My Bug Family Reunion

By Jamin Dreyer

Soggy sneakers from falling in the lake. Dutch food. Old hymns. People that know you, but you don’t know them. These nuggets are imprinted in my childhood memory from the Zandstra family reunions that I was dragged to as a child. Twenty-five years ago, my nuclear family plus my grandma would pile into our minivan and drive a few hours to visit extended family. To be frank, I didn’t care much for these events as a kid; I was shy, and anyway too young to appreciate what the fuss was about.

Jamin Dreyer

With the passing of my grandmother’s generation in the mid-to-late 1990s, the family lost the threads that bound us together, and I haven’t been to a Zandstra reunion since. But I do have a new family reunion of sorts that I’ve been attending for five years now: ESA meetings. Entomology 2013 was my fourth national ESA meeting since I lugged a poster tube to Reno in 2008 as a brand new graduate student. Over these five years the event has morphed from an intimidating experience (my first big meeting!) into one of the highlights of my professional and personal calendar.

Just last week, I was at a long table in a hotel lounge on Sixth Street with some academic family members. My PhD advisor always hosts an evening gathering of current and former lab members who are attending the annual meeting. Now that I’ve “moved out of the house” as a new postdoc in another lab, the importance of maintaining these connections is sinking in. Colleagues and friends whom I used to see on a daily basis are now removed by hundreds of miles and a myriad of disparate responsibilities. But for a few hours our table was a food-and-drink-fueled lab meeting without an agenda, abuzz with conversation and stories, with people swapping seats here and there to ensure they were able to spend time with everyone.

In a less organized fashion, I experienced numerous small-scale, unplanned reunions as I rushed from session to session through the Austin Convention Center. Once you’ve been to enough meetings, you come to recognize, if not know, seemingly everybody like some huge academic Cheers. Some folks you greet with a quick wave, nod, or smile as you both scurry in opposite directions to events on other ends of the building. Other times you can stop and chat for a while and hash out career talk, some gossip, or new ideas. Perversely, after only a few meetings your network may become self-perpetuating to the point that you can only get face time with half of the friends you meant to.

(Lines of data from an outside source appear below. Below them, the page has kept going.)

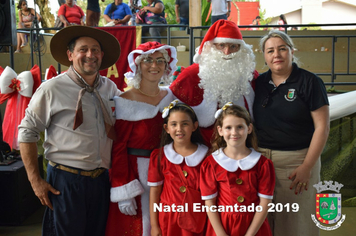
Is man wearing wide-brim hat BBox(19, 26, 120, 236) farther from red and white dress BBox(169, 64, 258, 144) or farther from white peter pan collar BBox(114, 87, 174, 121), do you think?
red and white dress BBox(169, 64, 258, 144)

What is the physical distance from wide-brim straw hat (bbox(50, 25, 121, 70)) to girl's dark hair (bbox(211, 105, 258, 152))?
92 cm

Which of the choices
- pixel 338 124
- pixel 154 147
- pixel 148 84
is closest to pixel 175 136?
pixel 154 147

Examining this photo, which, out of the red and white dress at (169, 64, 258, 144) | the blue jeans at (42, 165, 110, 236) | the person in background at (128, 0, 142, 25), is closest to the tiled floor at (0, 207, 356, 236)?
the blue jeans at (42, 165, 110, 236)

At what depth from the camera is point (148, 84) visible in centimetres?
232

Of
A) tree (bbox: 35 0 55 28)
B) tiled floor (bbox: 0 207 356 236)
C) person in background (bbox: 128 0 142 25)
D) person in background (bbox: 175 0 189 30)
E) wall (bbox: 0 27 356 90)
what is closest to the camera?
tiled floor (bbox: 0 207 356 236)

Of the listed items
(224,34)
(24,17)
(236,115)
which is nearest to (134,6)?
(24,17)

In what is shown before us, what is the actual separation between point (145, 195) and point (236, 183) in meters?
0.63

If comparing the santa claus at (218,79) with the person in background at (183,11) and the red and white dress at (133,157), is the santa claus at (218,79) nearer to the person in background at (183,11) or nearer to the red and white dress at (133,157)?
the red and white dress at (133,157)

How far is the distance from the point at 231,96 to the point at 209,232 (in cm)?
91

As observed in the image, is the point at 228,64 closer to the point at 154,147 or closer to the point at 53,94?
the point at 154,147

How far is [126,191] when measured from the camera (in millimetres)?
2158

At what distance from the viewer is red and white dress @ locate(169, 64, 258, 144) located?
2359 millimetres

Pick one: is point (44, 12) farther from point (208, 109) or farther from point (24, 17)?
point (208, 109)

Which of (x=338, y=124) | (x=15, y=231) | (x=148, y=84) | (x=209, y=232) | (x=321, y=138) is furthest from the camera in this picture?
(x=338, y=124)
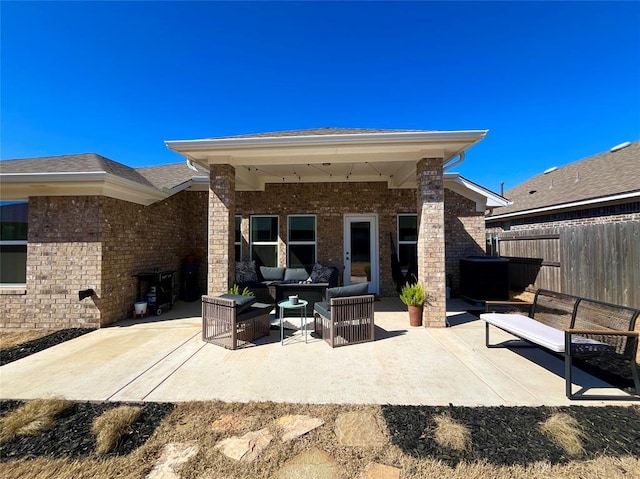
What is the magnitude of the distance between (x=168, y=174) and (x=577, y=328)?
33.8 feet

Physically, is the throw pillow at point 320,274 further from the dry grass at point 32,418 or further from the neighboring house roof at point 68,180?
the dry grass at point 32,418

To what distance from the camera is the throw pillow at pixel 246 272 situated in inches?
289

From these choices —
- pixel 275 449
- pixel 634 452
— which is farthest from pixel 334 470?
pixel 634 452

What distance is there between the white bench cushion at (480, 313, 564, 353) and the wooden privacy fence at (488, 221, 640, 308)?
394cm

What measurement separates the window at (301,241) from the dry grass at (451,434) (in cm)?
630

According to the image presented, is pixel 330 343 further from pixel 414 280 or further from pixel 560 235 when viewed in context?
pixel 560 235

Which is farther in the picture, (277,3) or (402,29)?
(402,29)

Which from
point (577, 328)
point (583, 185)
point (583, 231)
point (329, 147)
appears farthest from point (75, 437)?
point (583, 185)

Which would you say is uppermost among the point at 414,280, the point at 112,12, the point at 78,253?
the point at 112,12

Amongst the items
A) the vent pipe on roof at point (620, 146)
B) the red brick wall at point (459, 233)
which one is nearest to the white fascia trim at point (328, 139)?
the red brick wall at point (459, 233)

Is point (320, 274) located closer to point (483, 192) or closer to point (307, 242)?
point (307, 242)

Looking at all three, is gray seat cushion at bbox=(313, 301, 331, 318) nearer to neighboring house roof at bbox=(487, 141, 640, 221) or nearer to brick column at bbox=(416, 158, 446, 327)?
brick column at bbox=(416, 158, 446, 327)

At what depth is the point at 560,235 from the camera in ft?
25.8

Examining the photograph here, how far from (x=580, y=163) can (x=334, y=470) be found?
1613cm
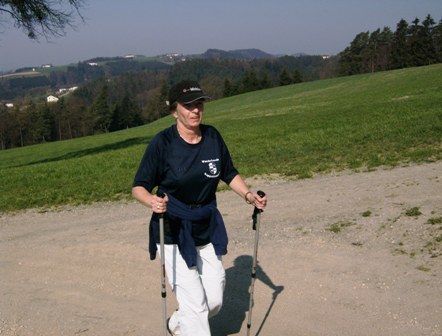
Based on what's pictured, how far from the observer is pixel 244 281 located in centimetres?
677

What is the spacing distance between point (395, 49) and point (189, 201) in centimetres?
8720

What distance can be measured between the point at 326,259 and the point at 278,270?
2.38 ft

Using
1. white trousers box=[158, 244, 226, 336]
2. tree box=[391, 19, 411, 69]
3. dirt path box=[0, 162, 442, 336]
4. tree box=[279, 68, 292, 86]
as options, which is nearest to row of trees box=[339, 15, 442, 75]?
tree box=[391, 19, 411, 69]

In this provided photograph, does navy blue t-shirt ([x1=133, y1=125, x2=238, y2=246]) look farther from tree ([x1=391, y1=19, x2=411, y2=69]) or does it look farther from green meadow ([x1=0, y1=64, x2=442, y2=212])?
tree ([x1=391, y1=19, x2=411, y2=69])

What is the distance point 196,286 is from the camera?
4.45m

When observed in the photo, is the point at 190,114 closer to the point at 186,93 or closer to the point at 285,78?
the point at 186,93

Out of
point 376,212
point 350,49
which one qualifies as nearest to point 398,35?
point 350,49

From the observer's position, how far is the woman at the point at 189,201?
4.36 meters

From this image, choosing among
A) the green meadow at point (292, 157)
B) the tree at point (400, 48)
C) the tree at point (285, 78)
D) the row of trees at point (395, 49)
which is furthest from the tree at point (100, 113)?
the green meadow at point (292, 157)

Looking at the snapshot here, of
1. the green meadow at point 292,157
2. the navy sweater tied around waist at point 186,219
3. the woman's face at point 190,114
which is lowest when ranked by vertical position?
the green meadow at point 292,157

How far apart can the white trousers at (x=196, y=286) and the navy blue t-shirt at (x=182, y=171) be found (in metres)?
0.15

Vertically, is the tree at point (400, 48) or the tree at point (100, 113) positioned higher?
the tree at point (400, 48)

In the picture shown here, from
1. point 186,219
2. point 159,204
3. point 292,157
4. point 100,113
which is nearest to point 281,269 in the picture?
point 186,219

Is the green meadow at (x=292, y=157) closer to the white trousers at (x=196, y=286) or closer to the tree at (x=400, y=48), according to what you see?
the white trousers at (x=196, y=286)
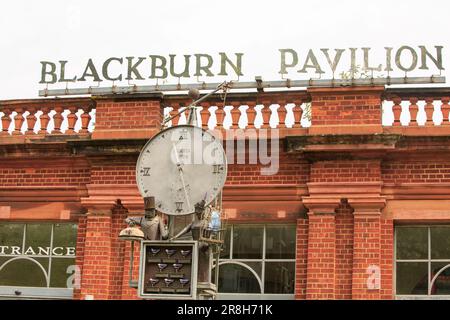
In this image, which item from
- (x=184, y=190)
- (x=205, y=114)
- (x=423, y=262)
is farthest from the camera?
(x=205, y=114)

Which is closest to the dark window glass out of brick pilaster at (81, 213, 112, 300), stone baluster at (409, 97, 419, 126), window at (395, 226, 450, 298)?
brick pilaster at (81, 213, 112, 300)

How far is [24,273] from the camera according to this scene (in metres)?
17.2

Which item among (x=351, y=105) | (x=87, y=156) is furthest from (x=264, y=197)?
(x=87, y=156)

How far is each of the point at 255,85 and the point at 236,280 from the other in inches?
129

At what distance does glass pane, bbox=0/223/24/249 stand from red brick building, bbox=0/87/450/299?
17 millimetres

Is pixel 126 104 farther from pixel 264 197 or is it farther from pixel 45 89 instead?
pixel 264 197

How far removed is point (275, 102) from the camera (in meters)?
16.9

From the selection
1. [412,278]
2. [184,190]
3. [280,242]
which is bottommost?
[412,278]

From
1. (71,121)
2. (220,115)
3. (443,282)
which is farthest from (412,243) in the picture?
(71,121)

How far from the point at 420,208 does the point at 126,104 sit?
17.3 feet

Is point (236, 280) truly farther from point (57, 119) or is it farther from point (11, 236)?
point (57, 119)

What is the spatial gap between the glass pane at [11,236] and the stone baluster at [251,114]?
435cm

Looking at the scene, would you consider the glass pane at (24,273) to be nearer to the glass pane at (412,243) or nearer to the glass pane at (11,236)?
the glass pane at (11,236)

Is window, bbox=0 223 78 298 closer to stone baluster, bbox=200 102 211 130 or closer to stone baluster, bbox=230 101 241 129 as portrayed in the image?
stone baluster, bbox=200 102 211 130
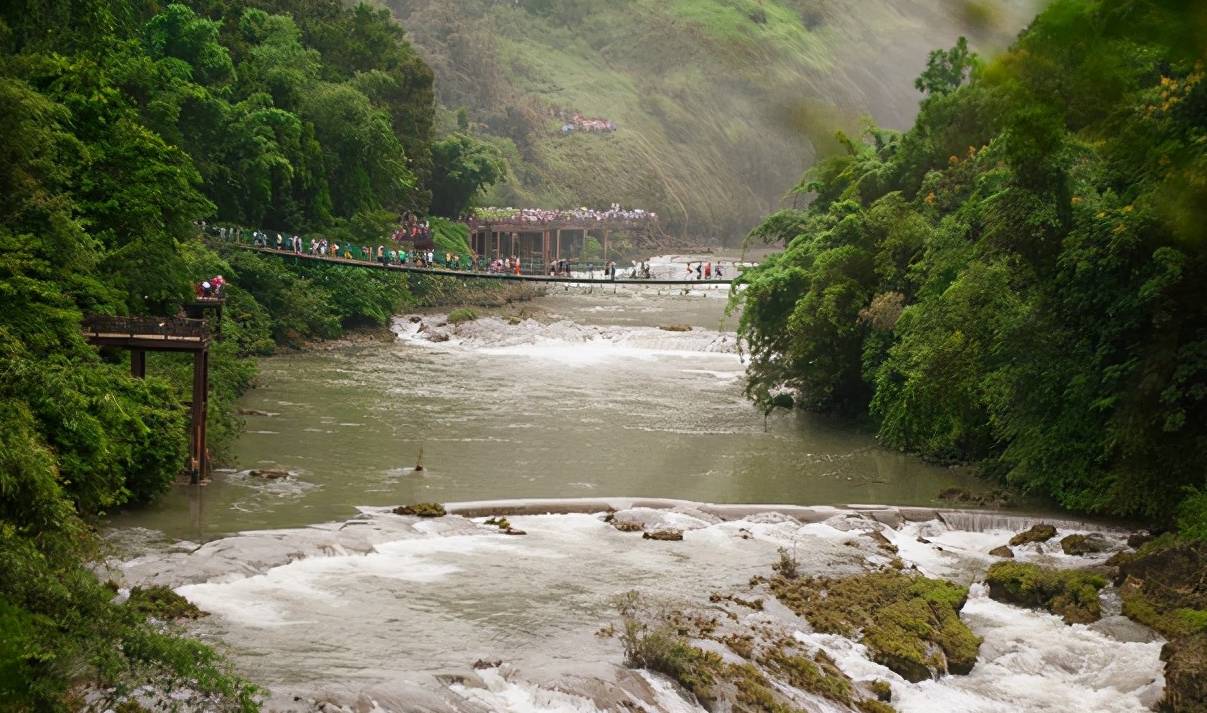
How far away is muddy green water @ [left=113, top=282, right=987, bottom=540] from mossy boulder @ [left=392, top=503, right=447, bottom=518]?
3.54ft

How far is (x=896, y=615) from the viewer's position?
893 inches

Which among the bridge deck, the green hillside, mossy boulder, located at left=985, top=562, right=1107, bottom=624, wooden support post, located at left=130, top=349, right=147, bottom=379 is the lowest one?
mossy boulder, located at left=985, top=562, right=1107, bottom=624

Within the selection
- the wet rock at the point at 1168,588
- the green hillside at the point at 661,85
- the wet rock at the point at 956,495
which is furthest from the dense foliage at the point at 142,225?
the green hillside at the point at 661,85

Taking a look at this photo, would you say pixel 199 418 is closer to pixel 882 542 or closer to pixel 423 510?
pixel 423 510

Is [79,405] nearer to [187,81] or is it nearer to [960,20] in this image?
[960,20]

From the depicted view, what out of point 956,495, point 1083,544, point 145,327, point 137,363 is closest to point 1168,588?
point 1083,544

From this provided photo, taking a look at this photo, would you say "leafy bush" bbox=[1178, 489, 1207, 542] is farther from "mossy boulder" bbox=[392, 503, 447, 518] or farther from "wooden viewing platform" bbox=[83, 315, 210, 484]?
"wooden viewing platform" bbox=[83, 315, 210, 484]

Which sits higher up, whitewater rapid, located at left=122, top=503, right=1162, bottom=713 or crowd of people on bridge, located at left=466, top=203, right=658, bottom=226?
crowd of people on bridge, located at left=466, top=203, right=658, bottom=226

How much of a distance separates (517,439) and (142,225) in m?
10.4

Family reunions, real ones, are also a time for feedback of all kinds. “Look how you’ve grown!” “Who let you wear your hair like that?!” “I’m so proud of you!” Scientific meetings are no different. Year to year we are grow as scientists, sometimes stumbling along the way, and we have our scientific community to help guide us and inspire us. Maybe your poster is a flop or your talk bombs, or you wonder “Will I ever pull off something that cool?” when you see some of the great science being done by ESA members. But right then you might have an uplifting experience like I did when, for the first time, a grad student I didn’t know approached me and spoke highly about one of my papers. Maybe I’m not just the crazy uncle here like I feared I was…

Come next spring I’m planning to attend an ESA branch meeting for the first time, and I’ve already got eyes for the national meeting in Portland. For the branch meeting, I’ll pile into a van with my current lab, my nuclear academic family, and drive south to meet our “relatives” from around the region. To reach Portland, I’ll probably board a plane, and if I’m lucky there will be more than a few entomologist friends that I’ll meet in the airport terminal, in one of those very special unplanned reunions that kick off the festivities. I may never again make an annual pilgrimage to meet my extended family members, but I’ve still got my academic reunions to look forward to. Hopefully sans soggy shoes.